Asking The Right Questions

Mystery shops are a great way to measure if a company’s procedures and protocols are being followed by a company’s associates. Are the floors clean? Are you greeting each customer within 10 seconds of entering the store? How long is the average wait for service? All of these are important quantitative metrics that provide insight into the specifics of a store’s operations and compliance (or lack of). More importantly, how do these policies impact the customer? Do they really care if the entire product is fronted perfectly, and if so, how greatly does this impact a customer’s perception of his/her experience? In order to gain these insights, you must also ask subjective questions in your mystery shops.

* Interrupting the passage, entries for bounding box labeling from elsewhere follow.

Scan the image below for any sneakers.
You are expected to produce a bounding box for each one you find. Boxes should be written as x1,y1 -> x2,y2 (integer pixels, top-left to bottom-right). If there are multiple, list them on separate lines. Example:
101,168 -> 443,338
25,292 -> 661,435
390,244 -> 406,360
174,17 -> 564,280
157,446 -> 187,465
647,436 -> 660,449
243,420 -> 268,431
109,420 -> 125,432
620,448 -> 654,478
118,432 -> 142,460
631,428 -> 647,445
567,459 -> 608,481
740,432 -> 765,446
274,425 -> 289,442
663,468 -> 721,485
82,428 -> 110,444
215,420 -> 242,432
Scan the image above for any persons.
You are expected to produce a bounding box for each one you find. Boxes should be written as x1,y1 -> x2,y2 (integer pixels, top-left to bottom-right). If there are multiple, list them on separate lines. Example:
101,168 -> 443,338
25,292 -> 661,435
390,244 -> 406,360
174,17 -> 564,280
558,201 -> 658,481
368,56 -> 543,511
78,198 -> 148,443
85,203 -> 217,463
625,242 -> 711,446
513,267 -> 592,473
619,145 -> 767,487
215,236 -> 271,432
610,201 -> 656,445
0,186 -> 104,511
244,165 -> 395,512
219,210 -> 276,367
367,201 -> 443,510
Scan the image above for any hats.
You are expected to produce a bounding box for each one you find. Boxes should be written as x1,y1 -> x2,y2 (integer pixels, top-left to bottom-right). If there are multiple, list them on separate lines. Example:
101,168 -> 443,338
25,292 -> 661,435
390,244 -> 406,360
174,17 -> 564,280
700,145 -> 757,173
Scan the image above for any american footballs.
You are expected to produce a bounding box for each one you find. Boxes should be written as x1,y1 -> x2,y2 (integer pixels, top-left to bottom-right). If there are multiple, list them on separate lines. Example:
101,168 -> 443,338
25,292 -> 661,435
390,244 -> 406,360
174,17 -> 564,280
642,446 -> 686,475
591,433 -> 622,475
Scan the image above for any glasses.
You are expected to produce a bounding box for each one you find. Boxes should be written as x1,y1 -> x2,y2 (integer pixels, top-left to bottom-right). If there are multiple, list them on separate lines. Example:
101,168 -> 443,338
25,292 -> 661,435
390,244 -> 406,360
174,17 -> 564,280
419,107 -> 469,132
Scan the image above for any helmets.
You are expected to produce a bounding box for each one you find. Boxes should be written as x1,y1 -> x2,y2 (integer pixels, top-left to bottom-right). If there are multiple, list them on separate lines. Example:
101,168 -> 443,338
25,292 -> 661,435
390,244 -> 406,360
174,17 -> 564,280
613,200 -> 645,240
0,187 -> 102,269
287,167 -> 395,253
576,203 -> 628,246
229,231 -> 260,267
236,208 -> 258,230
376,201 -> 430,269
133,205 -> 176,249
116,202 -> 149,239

Simple ratings questions are one the most effective methods for capturing qualitative information. Asking shoppers questions such as rating the friendliness of the associates with whom they interacted; rating the knowledge of the car salesman; and/or what the likelihood is that they would recommend a location to a friend based on the visit are all great questions to ask in a mystery shop. The averages of these ratings can then been filtered against certain key behaviors or procedures to gauge their relative importance to the overall shopping experience. Take the following as an example:

When asked to rate their likelihood to recommend a large convenience store chain to their family and friends on a scale of 0-10, our mystery shoppers gave an average rating of 8.9 in 2010 (a really excellent average). When the shelves were not fronted, this rating dropped to an 8.12. When the restrooms weren’t clean, the average rating was a 7.93. When the shoppers were neither greeted nor thanked during their visit, the likelihood to recommend rating dropped to an average of 6.6. Armed with this information, our client was then able to implement initiatives and contests that focused on fostering interactions with the customers (without diminishing the importance of keeping the stores clean and in good order), since this behavior was shown to have the greatest impact on the customer experience.

If the goal of any mystery shopping program is to create actionable data which improves performance—and ultimately brings an increase in sales and profit—you must ask the right questions to achieve that end. Utilizing both qualitative and quantitative data, and, thereby, analyzing these two types of information in tandem, is an important method for maximizing the effectiveness of a mystery shop data, thus gaining the best tactical insights; however, to get useful answers, you need to ask useful questions. Are you asking the right questions?